Don't mind me... in a bit of a funk tonight. :yuck:
 
So Pharmaceutical Company X, in the course of its research, bizarrely figures out that this harmless placebo can cure cancer, BUT in order for the placebo to work, it has to be marketed as this new wonder drug that costs a pretty good chunk of change (but cheap enough that everyone, at least in 1st world countries, can reasonably afford it), and it can never be revealed that its just sugar pills.

And this is why hypotheticals are stupid. There is no such drug that is both a placebo and not at the same time. Your condition is therefore impossible.
 
And this is why hypotheticals are stupid. There is no such drug that is both a placebo and not at the same time. Your condition is therefore impossible.

Exactly, it can be dangerous to answer hypotheticals. In an alternative reality, outcomes and judgements are different to the real World, and reason can not be applied.
 
And this is why hypotheticals are stupid. There is no such drug that is both a placebo and not at the same time. Your condition is therefore impossible.

You're missing the point - what a placebo is, isn't important.

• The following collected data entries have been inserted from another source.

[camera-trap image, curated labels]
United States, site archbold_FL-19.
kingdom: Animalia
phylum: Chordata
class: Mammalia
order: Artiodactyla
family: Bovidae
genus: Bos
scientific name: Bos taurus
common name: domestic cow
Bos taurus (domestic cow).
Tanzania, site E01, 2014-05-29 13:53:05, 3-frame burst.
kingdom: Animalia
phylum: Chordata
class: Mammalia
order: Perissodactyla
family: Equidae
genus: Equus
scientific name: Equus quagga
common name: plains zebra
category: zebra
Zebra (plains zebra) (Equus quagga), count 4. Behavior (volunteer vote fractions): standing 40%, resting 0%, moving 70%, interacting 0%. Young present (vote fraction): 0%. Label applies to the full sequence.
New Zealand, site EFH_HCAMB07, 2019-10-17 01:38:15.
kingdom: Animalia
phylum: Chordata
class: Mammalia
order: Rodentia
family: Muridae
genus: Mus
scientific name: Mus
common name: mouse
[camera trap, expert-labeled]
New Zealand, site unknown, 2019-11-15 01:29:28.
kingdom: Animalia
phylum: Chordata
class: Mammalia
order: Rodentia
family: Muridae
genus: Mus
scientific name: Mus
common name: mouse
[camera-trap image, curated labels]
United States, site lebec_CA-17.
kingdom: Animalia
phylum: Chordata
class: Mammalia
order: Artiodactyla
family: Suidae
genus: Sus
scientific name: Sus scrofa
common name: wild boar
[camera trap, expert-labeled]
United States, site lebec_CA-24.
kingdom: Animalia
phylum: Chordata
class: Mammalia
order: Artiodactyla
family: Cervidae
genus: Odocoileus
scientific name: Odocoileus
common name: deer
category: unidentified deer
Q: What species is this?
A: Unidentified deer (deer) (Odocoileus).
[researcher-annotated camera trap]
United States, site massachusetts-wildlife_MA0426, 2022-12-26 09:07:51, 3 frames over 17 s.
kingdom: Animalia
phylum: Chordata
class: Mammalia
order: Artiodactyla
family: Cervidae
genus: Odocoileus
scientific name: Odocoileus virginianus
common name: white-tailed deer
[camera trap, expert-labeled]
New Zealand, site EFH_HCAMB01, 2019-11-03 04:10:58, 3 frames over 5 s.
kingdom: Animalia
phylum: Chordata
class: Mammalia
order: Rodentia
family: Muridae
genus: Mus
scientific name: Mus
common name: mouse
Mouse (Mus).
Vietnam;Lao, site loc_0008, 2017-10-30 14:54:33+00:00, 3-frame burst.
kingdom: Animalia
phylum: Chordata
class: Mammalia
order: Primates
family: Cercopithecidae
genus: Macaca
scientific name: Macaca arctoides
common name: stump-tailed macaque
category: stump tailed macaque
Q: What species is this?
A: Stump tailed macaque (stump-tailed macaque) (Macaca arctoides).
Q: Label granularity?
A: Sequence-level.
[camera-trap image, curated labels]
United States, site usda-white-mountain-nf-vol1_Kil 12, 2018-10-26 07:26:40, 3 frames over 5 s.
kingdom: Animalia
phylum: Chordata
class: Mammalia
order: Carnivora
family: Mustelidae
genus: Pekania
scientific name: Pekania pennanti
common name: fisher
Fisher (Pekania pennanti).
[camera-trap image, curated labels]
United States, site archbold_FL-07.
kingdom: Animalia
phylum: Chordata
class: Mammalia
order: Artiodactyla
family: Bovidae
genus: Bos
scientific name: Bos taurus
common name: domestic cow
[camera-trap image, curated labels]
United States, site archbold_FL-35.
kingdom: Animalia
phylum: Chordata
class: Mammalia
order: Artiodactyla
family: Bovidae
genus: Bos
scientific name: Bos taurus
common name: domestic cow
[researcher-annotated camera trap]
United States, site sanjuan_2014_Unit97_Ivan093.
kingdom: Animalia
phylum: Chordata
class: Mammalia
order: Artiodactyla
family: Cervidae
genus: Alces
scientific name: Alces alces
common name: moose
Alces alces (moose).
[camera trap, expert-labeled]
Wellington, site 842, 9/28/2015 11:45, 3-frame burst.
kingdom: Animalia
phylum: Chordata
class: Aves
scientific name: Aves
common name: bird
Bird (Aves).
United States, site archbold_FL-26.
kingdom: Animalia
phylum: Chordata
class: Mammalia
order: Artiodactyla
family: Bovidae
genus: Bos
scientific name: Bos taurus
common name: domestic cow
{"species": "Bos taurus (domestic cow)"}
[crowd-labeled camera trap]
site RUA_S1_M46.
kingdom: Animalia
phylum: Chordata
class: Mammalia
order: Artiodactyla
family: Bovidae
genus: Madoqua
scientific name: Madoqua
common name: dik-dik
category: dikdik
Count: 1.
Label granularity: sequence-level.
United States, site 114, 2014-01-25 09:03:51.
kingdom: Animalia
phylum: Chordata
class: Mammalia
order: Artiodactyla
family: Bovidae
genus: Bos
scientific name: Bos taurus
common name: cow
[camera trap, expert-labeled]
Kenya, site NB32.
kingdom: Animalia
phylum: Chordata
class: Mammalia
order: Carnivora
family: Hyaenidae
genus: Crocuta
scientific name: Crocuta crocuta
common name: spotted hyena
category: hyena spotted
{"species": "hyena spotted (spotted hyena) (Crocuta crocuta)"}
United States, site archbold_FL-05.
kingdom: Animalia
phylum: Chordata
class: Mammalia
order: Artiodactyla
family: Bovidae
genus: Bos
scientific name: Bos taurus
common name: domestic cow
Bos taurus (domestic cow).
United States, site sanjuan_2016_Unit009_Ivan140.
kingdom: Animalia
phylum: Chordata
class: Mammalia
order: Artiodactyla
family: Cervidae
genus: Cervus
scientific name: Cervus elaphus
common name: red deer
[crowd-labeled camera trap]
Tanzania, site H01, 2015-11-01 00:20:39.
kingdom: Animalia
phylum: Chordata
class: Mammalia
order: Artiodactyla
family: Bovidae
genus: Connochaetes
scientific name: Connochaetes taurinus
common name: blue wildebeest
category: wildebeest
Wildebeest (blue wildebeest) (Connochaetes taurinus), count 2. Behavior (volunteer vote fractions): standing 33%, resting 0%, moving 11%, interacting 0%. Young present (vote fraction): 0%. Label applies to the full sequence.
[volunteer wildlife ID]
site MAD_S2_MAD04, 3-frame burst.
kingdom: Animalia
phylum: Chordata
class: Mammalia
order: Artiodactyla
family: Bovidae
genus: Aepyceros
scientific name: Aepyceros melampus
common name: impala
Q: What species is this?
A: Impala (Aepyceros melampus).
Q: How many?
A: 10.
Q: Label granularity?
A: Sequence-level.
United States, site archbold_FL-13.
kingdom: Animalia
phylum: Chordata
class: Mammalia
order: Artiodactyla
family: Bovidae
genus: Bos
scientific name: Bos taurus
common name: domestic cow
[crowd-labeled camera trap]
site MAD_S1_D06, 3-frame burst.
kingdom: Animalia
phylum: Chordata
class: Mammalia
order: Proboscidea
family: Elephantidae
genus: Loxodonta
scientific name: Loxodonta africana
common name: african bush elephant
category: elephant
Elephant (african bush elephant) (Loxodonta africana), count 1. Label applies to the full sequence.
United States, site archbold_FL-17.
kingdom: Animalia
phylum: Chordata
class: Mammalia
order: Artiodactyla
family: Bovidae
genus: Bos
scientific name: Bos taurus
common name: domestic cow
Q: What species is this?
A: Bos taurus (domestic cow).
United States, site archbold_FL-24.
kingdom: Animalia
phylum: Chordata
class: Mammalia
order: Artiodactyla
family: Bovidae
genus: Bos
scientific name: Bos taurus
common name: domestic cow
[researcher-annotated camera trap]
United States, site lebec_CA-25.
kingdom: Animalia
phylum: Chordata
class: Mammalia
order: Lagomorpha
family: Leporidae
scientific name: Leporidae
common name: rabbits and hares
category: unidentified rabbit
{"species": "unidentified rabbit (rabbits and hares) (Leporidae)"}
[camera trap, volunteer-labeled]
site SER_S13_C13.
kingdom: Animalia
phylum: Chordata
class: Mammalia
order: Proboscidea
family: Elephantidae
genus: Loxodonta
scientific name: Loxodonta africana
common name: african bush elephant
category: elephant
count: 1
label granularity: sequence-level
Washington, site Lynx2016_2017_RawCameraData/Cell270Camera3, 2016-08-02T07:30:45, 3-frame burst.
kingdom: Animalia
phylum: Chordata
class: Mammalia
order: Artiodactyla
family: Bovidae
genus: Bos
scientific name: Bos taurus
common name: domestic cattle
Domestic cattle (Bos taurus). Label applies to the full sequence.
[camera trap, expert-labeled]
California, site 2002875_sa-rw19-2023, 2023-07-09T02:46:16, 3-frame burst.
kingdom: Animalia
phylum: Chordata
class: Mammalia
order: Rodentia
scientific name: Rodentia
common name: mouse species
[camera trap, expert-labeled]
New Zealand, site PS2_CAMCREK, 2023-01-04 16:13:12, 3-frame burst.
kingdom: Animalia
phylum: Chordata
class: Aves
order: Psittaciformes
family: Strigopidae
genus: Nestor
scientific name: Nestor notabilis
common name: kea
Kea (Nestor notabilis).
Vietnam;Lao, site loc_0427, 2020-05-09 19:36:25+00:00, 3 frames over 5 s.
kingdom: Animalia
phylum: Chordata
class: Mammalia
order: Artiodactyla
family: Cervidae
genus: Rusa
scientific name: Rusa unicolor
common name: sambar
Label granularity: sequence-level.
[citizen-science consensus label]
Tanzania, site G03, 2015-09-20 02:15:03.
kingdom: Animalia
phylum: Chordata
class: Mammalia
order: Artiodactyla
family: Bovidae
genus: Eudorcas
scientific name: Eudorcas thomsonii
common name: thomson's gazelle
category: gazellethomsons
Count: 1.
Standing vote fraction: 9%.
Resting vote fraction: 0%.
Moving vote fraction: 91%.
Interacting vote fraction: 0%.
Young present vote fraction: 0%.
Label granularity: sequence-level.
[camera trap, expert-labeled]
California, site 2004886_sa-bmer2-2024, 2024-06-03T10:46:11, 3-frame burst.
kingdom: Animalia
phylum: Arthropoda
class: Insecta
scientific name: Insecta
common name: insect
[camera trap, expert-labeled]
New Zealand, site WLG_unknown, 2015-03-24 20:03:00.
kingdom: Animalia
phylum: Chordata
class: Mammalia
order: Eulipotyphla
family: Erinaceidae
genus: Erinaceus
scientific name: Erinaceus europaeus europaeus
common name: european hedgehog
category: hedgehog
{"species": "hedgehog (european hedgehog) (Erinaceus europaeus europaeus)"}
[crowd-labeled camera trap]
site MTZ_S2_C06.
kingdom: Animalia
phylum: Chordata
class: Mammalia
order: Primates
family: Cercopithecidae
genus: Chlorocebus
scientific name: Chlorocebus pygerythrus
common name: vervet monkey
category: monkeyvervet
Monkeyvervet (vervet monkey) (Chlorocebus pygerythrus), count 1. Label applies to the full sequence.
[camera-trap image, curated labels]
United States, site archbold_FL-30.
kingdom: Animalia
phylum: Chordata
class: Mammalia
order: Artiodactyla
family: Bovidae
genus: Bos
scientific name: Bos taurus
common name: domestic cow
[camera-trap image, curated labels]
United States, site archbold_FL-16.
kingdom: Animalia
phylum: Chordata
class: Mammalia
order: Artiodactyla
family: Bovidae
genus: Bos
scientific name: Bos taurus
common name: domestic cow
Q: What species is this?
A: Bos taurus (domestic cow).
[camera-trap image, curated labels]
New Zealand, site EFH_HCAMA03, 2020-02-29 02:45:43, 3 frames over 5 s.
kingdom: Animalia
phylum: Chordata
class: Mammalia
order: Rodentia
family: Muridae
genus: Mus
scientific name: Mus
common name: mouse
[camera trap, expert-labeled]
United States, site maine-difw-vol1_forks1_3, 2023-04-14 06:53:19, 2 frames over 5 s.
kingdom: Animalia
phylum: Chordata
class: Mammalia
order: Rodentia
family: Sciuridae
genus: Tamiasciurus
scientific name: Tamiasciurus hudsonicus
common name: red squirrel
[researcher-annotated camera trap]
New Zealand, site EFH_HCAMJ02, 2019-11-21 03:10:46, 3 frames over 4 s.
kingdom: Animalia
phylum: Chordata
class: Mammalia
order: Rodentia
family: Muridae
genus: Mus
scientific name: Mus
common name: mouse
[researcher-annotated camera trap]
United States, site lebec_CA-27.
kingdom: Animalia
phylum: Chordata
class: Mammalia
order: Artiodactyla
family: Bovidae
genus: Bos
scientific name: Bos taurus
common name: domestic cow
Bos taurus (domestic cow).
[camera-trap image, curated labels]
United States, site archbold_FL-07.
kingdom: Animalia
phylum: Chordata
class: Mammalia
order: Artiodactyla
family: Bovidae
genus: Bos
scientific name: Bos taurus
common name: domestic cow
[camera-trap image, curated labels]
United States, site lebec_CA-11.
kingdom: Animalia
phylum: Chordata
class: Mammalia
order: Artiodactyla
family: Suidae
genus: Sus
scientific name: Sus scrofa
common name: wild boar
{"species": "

Imagine that the OP didn't contain the word placebo - the drug company simply figures out a way of marketing a drug so that it cures cancer. This marketing only works so long as everyone is misled as to what the drug contains - as soon as anybody finds out the truth of the contents of the drug, it stops working.
 
And this is why hypotheticals are stupid. There is no such drug that is both a placebo and not at the same time. Your condition is therefore impossible.
Firstly, he never suggested that it was; it is a placebo only, as the OP, I had thought, clearly states.
Secondly, you are missing the point entirely; the question posed is whether it can be moral to lie, or, more broadly, to commit an act which is, in itself, immoral if it leads to a greater end. The details themselves are not actually important, they exist merely to illustrate the question, and so act as a mental aide of sorts; he could just as easily have described the ending of Watchmen, this was simply more straightforward.